May 29, 2012
TFC high on new facility
By RYAN WOLSTAT, QMI Agency
TORONTO - Optimism abounded as Toronto FC unveiled its nearly completed training facility at Downsview Park on Tuesday morning.
Built on 14 acres of land at a cost of $21 million, the Kia Training Ground will have three full-size grass fields, four artificial ones (two able to be used year-round) and a 40,000 square foot field house “with every amenity needed to service our five academy teams,” according to Maple Leaf Sports and Entertainment Ltd. executive VP of venues and entertainment Bob Hunter.
“Having a state-of-the-art facility in Canada will ensure to the next great crop of young Canadian talent that they will not have to leave this country in their teens to hone their skills,” Hunter said.
Since its establishment in 2008, nine members of Toronto FC’s Academy have graduated to Major League Soccer first teams already — seven with TFC, including regular starting defenders Doneil Henry and Ashtone Morgan — and the numbers are expected to rise significantly going forward.
“(MLS) is changing, it’s becoming much more of a develop-your-own-players kind of league instead of an NCAA-draft kind of league, so we’ve got to have the right facilities,” MLSE chief operating officer Tom Anselmi said.
“Our ownership has made a big commitment. I know Aron (Winter, TFC’s head coach) and the guys are champing at the bit to come in here and have a home they can go to every day.”
Ah yes. Finally, TFC has a home. No more searching out facilities to rent for training, scattering all over the place, which Winter said might have made things more difficult on game days.
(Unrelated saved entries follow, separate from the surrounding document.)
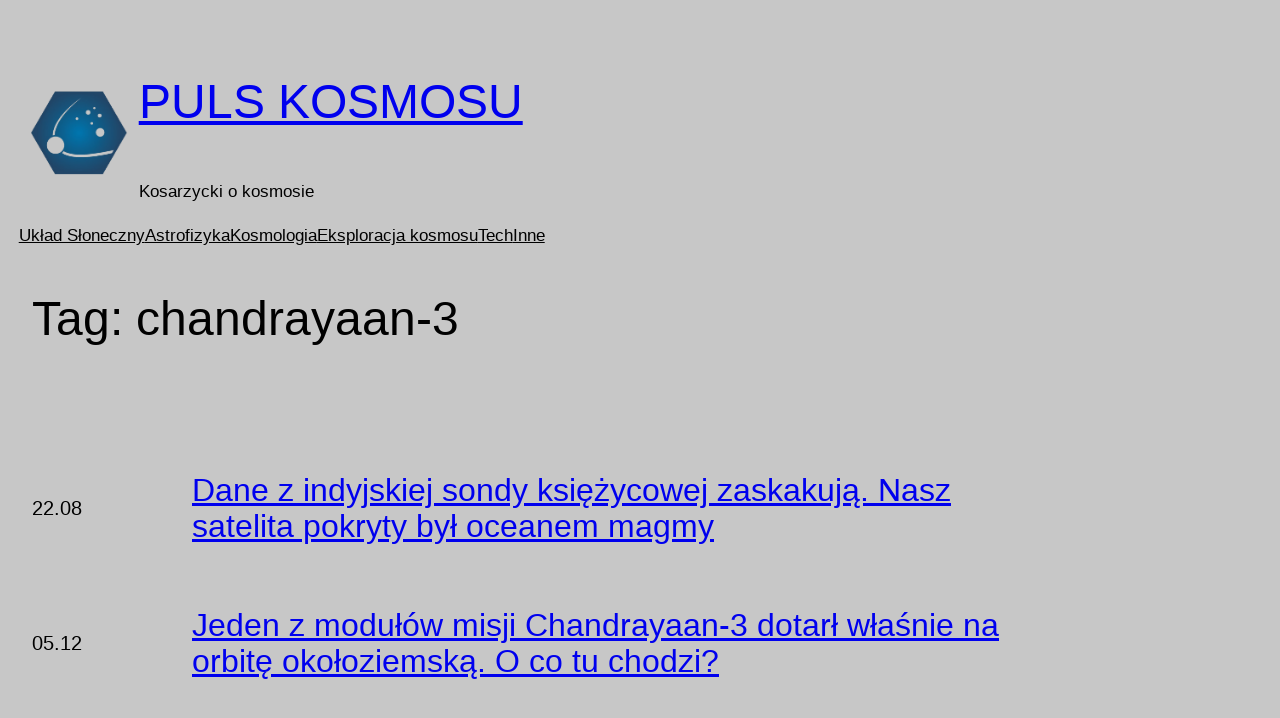

--- FILE ---
content_type: text/css
request_url: https://www.pulskosmosu.pl/wp-content/themes/sten/style.css?ver=1.0.3
body_size: 598
content:
/*
Theme Name: Sten
Theme URI: 
Author: Automattic
Author URI: https://automattic.com
Description: Sten is a simple blogging theme with a functional design. It is ideal for taking notes, writing short or long text, and includes a post sidebar and comment section.
Requires at least: 5.8
Tested up to: 5.9
Requires PHP: 5.7
Version: 1.0.3
License: GNU General Public License v2 or later
License URI: http://www.gnu.org/licenses/gpl-2.0.html
Text Domain: sten
Tags: blog, news, one-column, right-sidebar, wide-blocks, block-patterns, custom-colors, custom-logo, custom-menu, editor-style, full-site-editing, rtl-language-support, theme-options, threaded-comments, translation-ready, notes, sidebar

/*
 * Control the hover stylings of outline block style.
 * Unnecessary once block styles are configurable via theme.json
 * https://github.com/WordPress/gutenberg/issues/42794
 */
.wp-block-button.is-style-outline>.wp-block-button__link:not(.has-background):hover {
	background-color: var(--wp--preset--color--secondary);
	color: var(--wp--preset--color--background);
	border-color: var(--wp--preset--color--secondary);
}

/*
 * Link styles
 * https://github.com/WordPress/gutenberg/issues/42319
 */
a {
	text-decoration-thickness: .0625em !important;
	text-underline-offset: .15em;
}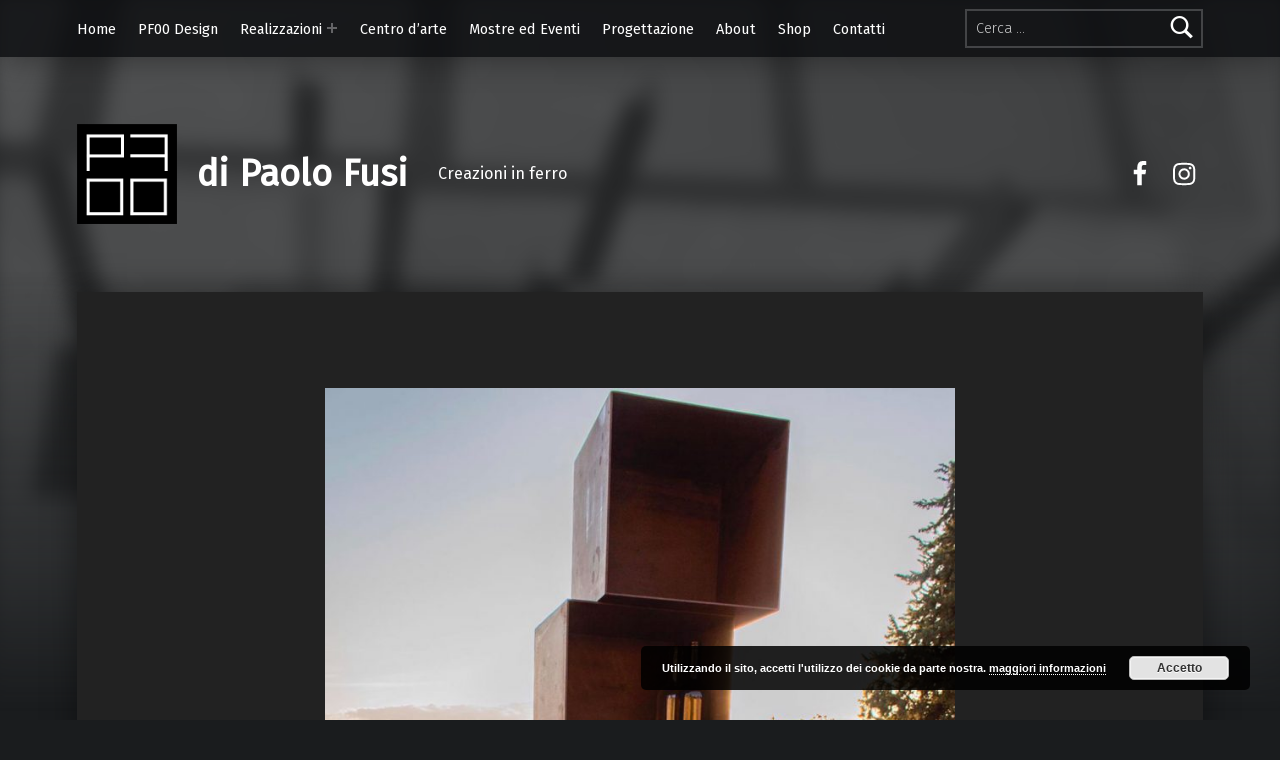

--- FILE ---
content_type: text/css
request_url: https://paolofusicreazioniinferro.com/wp-content/themes/modern-child/style.css?ver=6.8.3
body_size: 594
content:
/*
 Theme Name:   Modern Child
 Theme URI:    http://paolofusicreazioniinferro.com/content/themes/modern-child/
 Description:  Modern Child Theme
 Author:       Mangolino
 Author URI:   http://haisekdesign.net
 Template:     modern
 Version:      1.0.0
 License:      GNU General Public License v2 or later
 License URI:  http://www.gnu.org/licenses/gpl-2.0.html
 Tags:         light, dark, two-columns, right-sidebar, responsive-layout, accessibility-ready
 Text Domain:  modern-child
*/

@import url("../modern/style.css");

/*

.front-page-section-title {
    display: none !important;
}*/
.front-page-section-title {
    padding: 0 0 1.62em 0 !important;
    border-top: none !important;

}
.front-page-section-title {
    text-align: center !important;
}

.posts .hentry {background-color: rgba(0,0,0,0.4) !important}

.posts .entry-title  {color:#fff !important}

.intro-title { 
		text-align: center;
	} 

.site-description {
    border-left:none;
    padding-left: 0;
}
.page-title {
    padding: 1em 0;
}
.site-inner {
    padding-top: 6em;
}

.is-singular .content-area, .entry, .page-template-_front .comments-area, .sidebar .widget {
    background-color: #222222 !important;
}
.is-singular .content-area h1, .is-singular .content-area h2  {
    color: #d3d3d3 !important;
}
.front-page-section .archive-link {
    display: none;
}
.intro .slick-arrow, .intro .slick-dots {
    display: none !important;
}
.intro-title {
    padding: 6% 0;
}
@media only screen and (min-width: 80em) { 
	.intro-title {
font-size: 6rem !important;
    }
	.intro-slideshow.slick-slider .intro-title {
    padding-bottom: 2rem !important;
}
}
@media only screen and (min-width: 55em) { 
	.intro-title { 
		font-size: 3.5rem; 
	} 
	.intro-slideshow.slick-slider .intro-title {
    padding-bottom: 1rem !important;
}
}
.intro-slideshow.slick-slider .intro-title { padding-bottom: 2rem !important; }
/*@media only screen and (min-width: 80em) { 
	.intro-title {
font-size: 6rem !important;
    }
	.intro-slideshow.slick-slider .intro-title {
    padding-bottom: 6rem !important;
}
}
@media only screen and (min-width: 55em) { 
	.intro-title { 
		font-size: 3.5rem; 
	} 
	.intro-slideshow.slick-slider .intro-title {
    padding-bottom: 4rem !important;
}
}*/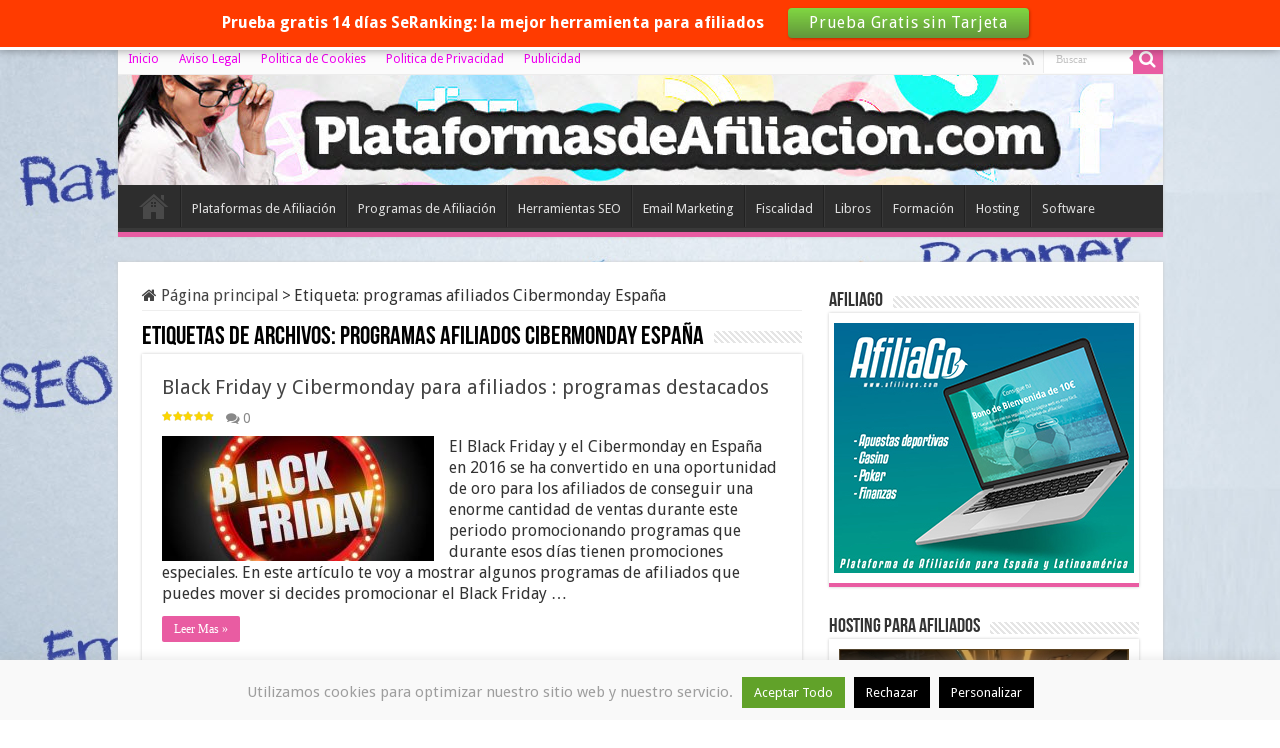

--- FILE ---
content_type: text/css
request_url: https://www.plataformasdeafiliacion.com/wp-content/cache/wpfc-minified/d4waat88/bfkd0.css
body_size: 1165
content:
.review-box,
.review-box *{
margin: 0;
padding: 0;
color: #ffffff;
-webkit-box-sizing: border-box;
-moz-box-sizing: border-box;
-ms-box-sizing: border-box;
box-sizing: border-box;
}
.review-box{
margin: 20px 0;
background-color: #eee;
padding: 10px;
color: #FFF;
font-size: 12px;
}
#review-box br{
display: none;
}
.review-bottom,
.taq-clear{
clear: both;
}
#review-box h2.review-box-header{
font-size: 20px;
color: #FFF;
margin-bottom: 2px;
background: #2b2b2b;
font-size: 22px;
padding: 10px 8px;
margin-bottom: 2px;
font-weight: bold;
}
.review-item{
margin-bottom: 2px;
opacity: 1;
-webkit-transition: all ease-in-out 0.2s;
-moz-transition: all ease-in-out 0.2s;
-o-transition: all ease-in-out 0.2s;
transition: all ease-in-out 0.2s;
}
#review-box .review-item h5{
font-size: 12px;
color: #FFF;
position: relative;
z-index: 2;
line-height: 20px;
margin-bottom: 0;
}
#review-box.review-percentage .review-item h5,
#review-box.review-percentage .review-item h5{
line-height: 34px;
padding: 0 8px;
}
.review-percentage .review-item span{
position: relative;
background: #3a3a3a;
display: block;
height: 34px;
}
.review-percentage .review-item span span{
top: 0;
position: absolute;
background-color: #00a9b0;
background-image: url(//www.plataformasdeafiliacion.com/wp-content/plugins/taqyeem/images/stripes.png);
display: block;
height: 34px;
}
.review-stars .review-item{
background: #3a3a3a;
margin-bottom: 2px;
overflow: hidden;
padding: 10px 8px;
}
#review-box.review-stars .review-item h5{
float: left;
}
.review-stars .stars-large,
.review-stars .hearts-large,
.review-stars .thumbs-large{
float: right;
}
.review-final-score .stars-large,
.review-final-score .hearts-large,
.review-final-score .thumbs-large{
float: none !important;
margin: 0 auto 10px;
}
.review-summary{
background-color: #3a3a3a;
overflow: hidden;
position: relative;
min-height: 85px;
}
.review-short-summary{
padding: 10px;
display: table-cell;
vertical-align: top;
padding-right: 122px;
}
.review-short-summary a{
color: #ccc;
text-decoration: underline;
}
.review-short-summary a: hover{
color: #fff;
}
.review-final-score{
background-color: #00a9b0;
width: 112px;
height: 1000px;
position: absolute;
right: 0;
top: 0;
text-align: center;
color: #fff;
padding: 10px 5px;
border-color: #eee;
border-style: solid;
border-width: 0 0 0 2px;
}
.review-final-score .post-large-rate{
margin-top: 5px;
}
#review-box .review-final-score h3{
font-size: 44px;
color: #FFF;
font-weight: bold;
margin: 0;
}
#review-box .review-final-score h3 span{
font-size: 24px;
}
#review-box .review-final-score h4{
margin: 0;
font-size: 20px;
color: #FFF;
}
.review-top{
float: left;
width: 60%;
margin-right: 20px;
}
span.post-small-rate,
span.post-small-rate span,
span.post-large-rate,
span.post-large-rate span{
-webkit-transition: 0 none;
-moz-transition: 0 none;
-ms-transition: 0 none;
-o-transition: 0 none;
transition: 0 none;
}
span.post-small-rate{
width: 54px;
display: block;
height: 15px;
background-position: left bottom;
background-repeat: no-repeat;
}
span.post-small-rate span{
width: 100%;
display: block;
height: 15px;
background-position: left top;
background-repeat: no-repeat;
float: left;
}
span.stars-small,
span.stars-small span{
background-image: url(//www.plataformasdeafiliacion.com/wp-content/plugins/taqyeem/images/stars-small.png);
}
span.hearts-small,
span.hearts-small span{
background-image: url(//www.plataformasdeafiliacion.com/wp-content/plugins/taqyeem/images/hearts-small.png);
}
span.thumbs-small,
span.thumbs-small span{
background-image: url(//www.plataformasdeafiliacion.com/wp-content/plugins/taqyeem/images/thumbs-small.png);
}
span.post-large-rate{
width: 98px;
display: block;
height: 22px;
background-position: left bottom;
background-repeat: no-repeat;
}
span.post-large-rate span{
width: 100%;
display: block;
height: 22px;
background-position: left top;
background-repeat: no-repeat;
float: left;
}
span.stars-large,
span.stars-large span{
background-image: url(//www.plataformasdeafiliacion.com/wp-content/plugins/taqyeem/images/stars-large.png);
}
span.hearts-large,
span.hearts-large span{
background-image: url(//www.plataformasdeafiliacion.com/wp-content/plugins/taqyeem/images/hearts-large.png);
}
span.thumbs-large,
span.thumbs-large span{
background-image: url(//www.plataformasdeafiliacion.com/wp-content/plugins/taqyeem/images/thumbs-large.png);
}
.post-single-rate{
float: left;
margin-right: 5px;
}
.user-rate-wrap{
background: #2b2b2b;
margin-top: 2px;
padding: 10px 8px;
}
.user-rate{
float: right;
width: 98px;
}
.user-rate-wrap .user-rating-text{
float: left;
}
ul.reviews-posts{
list-style: none;
}
ul.reviews-posts li{
overflow: hidden;
margin-bottom: 10px;
}
ul.reviews-posts .review-thumbnail{
float: left;
margin-right: 10px;
}
ul.reviews-posts h3{
margin-bottom: 5px;
clear: none;
}
.taq-user-rate-active span.post-large-rate span{
cursor: pointer;
}
.taq-load{
background: url(//www.plataformasdeafiliacion.com/wp-content/plugins/taqyeem/images/ajax-loader.gif) no-repeat center;
width: 98px;
height: 22px;
display: block;
} body.rtl .review-top{
float: right;
margin-right: 0;
margin-left: 20px;
}
body.rtl .review-stars .stars-large,
body.rtl .review-stars .hearts-large,
body.rtl .review-stars .thumbs-large,
body.rtl .user-rate,
body.rtl .stars-large span,
body.rtl .hearts-large span,
body.rtl .thumbs-large span{
float: left;
}
body.rtl #review-box.review-stars .review-item h5,
body.rtl .user-rate-wrap .user-rating-text{
float: right;
}
body.rtl .review-final-score{
border-width: 0 2px 0 0;
right: auto;
left: 0;
}
body.rtl .post-single-rate{
float: right;
margin-left: 5px;
margin-right: 0;
}
body.rtl ul.reviews-posts .review-thumbnail{
float: right;
margin-left: 10px;
margin-right: 0;
}
body.rtl .review-short-summary {
padding-right: 10px;
padding-left: 122px;
} @media only screen and (max-width: 768px){
.review-top, body.rtl .review-top {
float: none;
width: auto;
margin-right: 0;
margin-left: 0;
}
}
@media only screen and (max-width: 480px){
#review-box .review-final-score{
width: auto;
display: block;
border-width: 0 0 2px 0;
height: auto;
position: relative;
}
#review-box .review-short-summary{
padding: 10px;
}
#review-box .user-rate-wrap{
text-align: center;
}
#review-box .user-rate{
float: none;
margin: 5px auto 0;
}
#review-box .user-rate-wrap .user-rating-text{
float: none;
}
}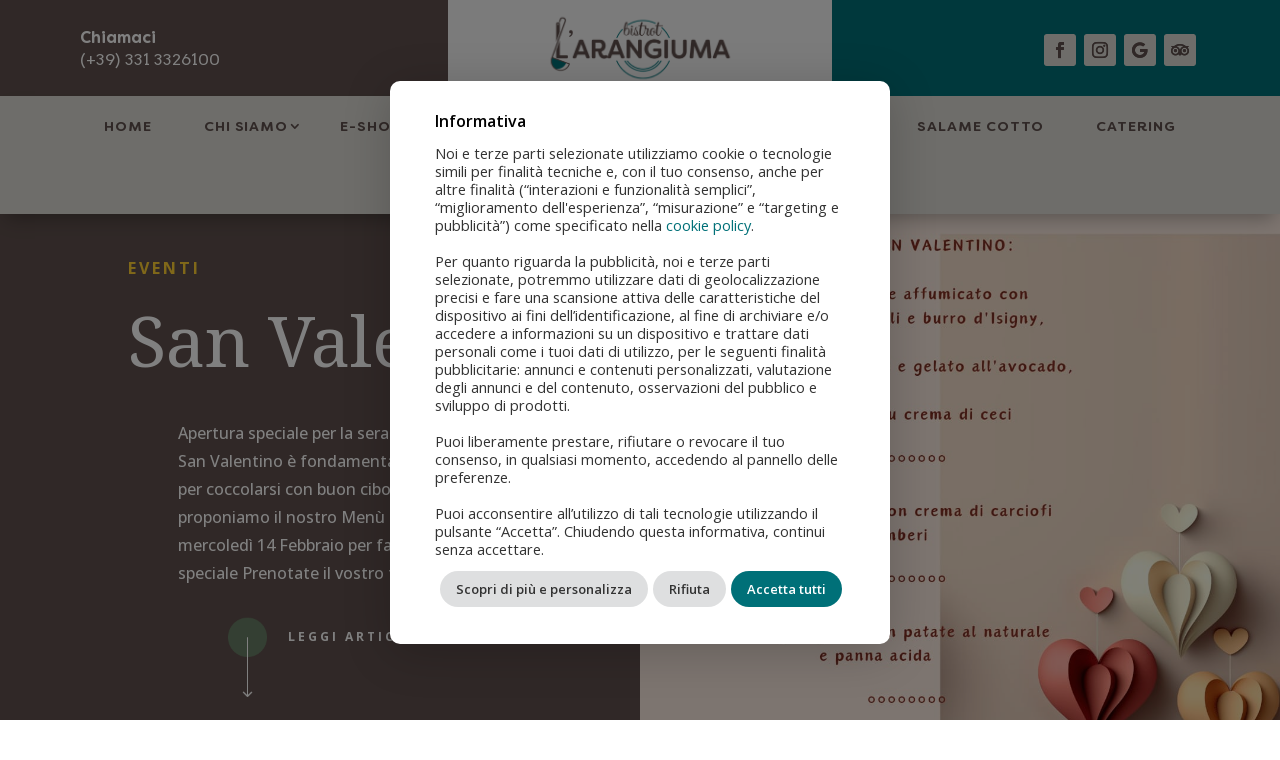

--- FILE ---
content_type: text/css
request_url: https://larangiuma.it/wp-content/themes/Larangiuma_child/style.css?ver=4.27.4
body_size: -51
content:
/*
 Theme Name:     Larangiuma Child
 Theme URI:      https://www.visionegrafica.com/
 Description:    Theme per Bistrot L'Arangiuma
 Author:         Visione Grafica
 Author URI:     https://www.visionegrafica.com/
 Template:       Divi
 Version:        1.0.0
*/
 
 
/* =Theme customization starts here
------------------------------------------------------- */

.et_pb_blurb_position_left .et_pb_main_blurb_image {
    width: 150px !important;
}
“Now we have everything at once. We want to be the best and now can invest more time in individual players, individual youth and also more rest because you have one place, it’s your home,” said the Dutchman, who is used to this sort of thing owing to his days with top international clubs.
“Everybody’s together, creating a real soccer environment. All the clubs in Europe do it, but I’m proud we’re the first in Canada we’re going to show everybody our vision. We’re going to develop the players not only for us to succeed with TFC, but also, in the long-term for the national team, for Canada Soccer.”
Having finally won a league game after an 0-9-0 start, as well as the Canadian Championship, the optimism even stretched to thoughts of a highly unlikely first playoff berth.
Though making it clear that there is a difference between hope and foolishness, director of player development Paul Mariner invoked one of the great axioms of sports: Anything can happen.
“If you look at it from a realistic standpoint we’ve got to almost go Supporter’s Shield (best in league) levels, we’ve almost got to get two points a game,” explained Mariner to a couple of reporters.
“Is it possible? Of course it’s possible. Is it probable? I don’t know. As we’ve seen over the years in football, something’s always around the corner ... It’s going to be a tall order, there’s no two ways around it, but it can be done.”
Perhaps, but Mariner’s arithmetic is correct.
With just three points earned after 10 matches, the Reds sit 15 points out of a playoff spot (though the club does have 1-5 games in hand compared to the rest of the East).
That leaves 24 games with 72 points available to make up the difference.
Even if the club eventually falls short of the playoffs, Anselmi is adamant that he at least wants to see wins coming in bunches the rest of the way.
“A year that started off with 50,000 people and everybody doing a happy dance over at the Rogers Centre (where TFC drew 2-2 with MLS champion Los Angeles at the CONCACAF Champions League) went sideways,” he said.
“At the end of the day, we’ve just got to get down to business and start winning games.
“Regular season in MLS is clearly a measuring stick of success. Hopefully this weekend (Toronto’s first victory of the year) was a start.”
Toronto FC’s soon to be sparkling new Kia Training Ground projects to be a state-of-the-art facility the envy of soccer clubs across North America.
Some facts and figures:
Cost: $21 million
Size: 40,000 square foot field house. 14 acres.
Pitches: 7; Three full-size grass, four artificial, two with air-supported bubbles for year-round use. One stadium field with seating for 1,000.
Other: Locker rooms; team offices; physiotherapy and rehabilitation area; video presentation theatre.
Kitchen: Can feed 120 per day, year-round.
Residence: For up to 18 players, to be completed by 2013.